Mango Sticky Rice

This is, hands down, my biggest weakness when it comes to the Thai cuisine: the mango sticky rice! Like many desserts, I want it for breakfast, lunch, and dinner. Sometimes, I just want the mango sticky rice when I order Thai food, and nothing else. But when ordering Thai food, it’s a hit-or-miss on the dessert being freshly made…and if you haven’t tried this dish, freshly prepared mango sticky rice is 10^2 times better! The exotic flavors of the coconut and mango are fresh and enticing, and the ingredients are so simple! I had to test it out in my own kitchen, and it was a win:

  • 1 1/2 cups uncooked short-grain white rice
  • 2 cups water
  • 1 1/2 cups coconut milk
  • 1 cup white sugar
  • 1/2 teaspoon salt  
  • 1/2 cup coconut milk
  • 1 tablespoon white sugar
  • 1/4 teaspoon salt
  • 3 mangos, peeled and sliced
  • 1 tablespoon toasted sesame seeds
  1. Combine the rice and water in a saucepan; bring to a boil; cover and reduce heat to low. Simmer until water is absorbed, 15 to 20 minutes.

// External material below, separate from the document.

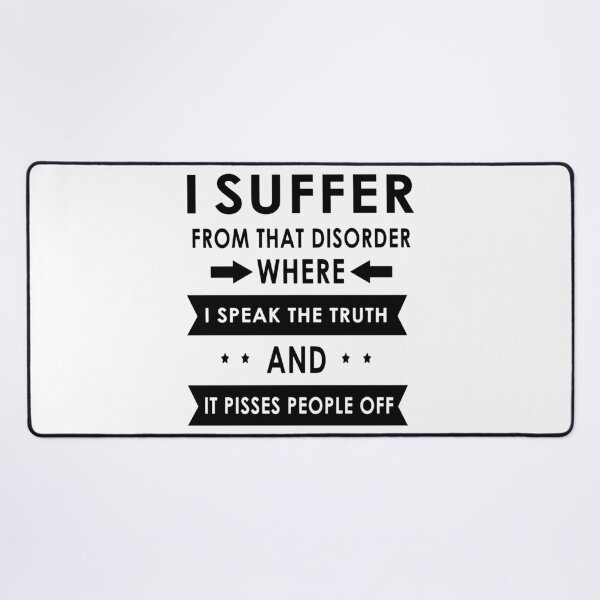 Item preview, I Suffer From That Disorder Where I Speak The Truth And It Pisses People Off designed and sold by karmastore.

  2. While the rice cooks, mix together 1 1/2 cups coconut milk, 1 cup sugar, and 1/2 teaspoon salt in a saucepan over medium heat; bring to a boil; remove from heat and set aside. Stir the cooked rice into the coconut milk mixture; cover. Allow to cool for 1 hour.
  3. Make a sauce by mixing together 1/2 cup coconut milk, 1 tablespoon sugar, and 1/4 teaspoon salt in a saucepan; bring to a boil.
  4. Place the sticky rice on a serving dish. Arrange the mangos on top of the rice. Pour the remaining coconut milk over the mangos and rice. Sprinkle with sesame seeds.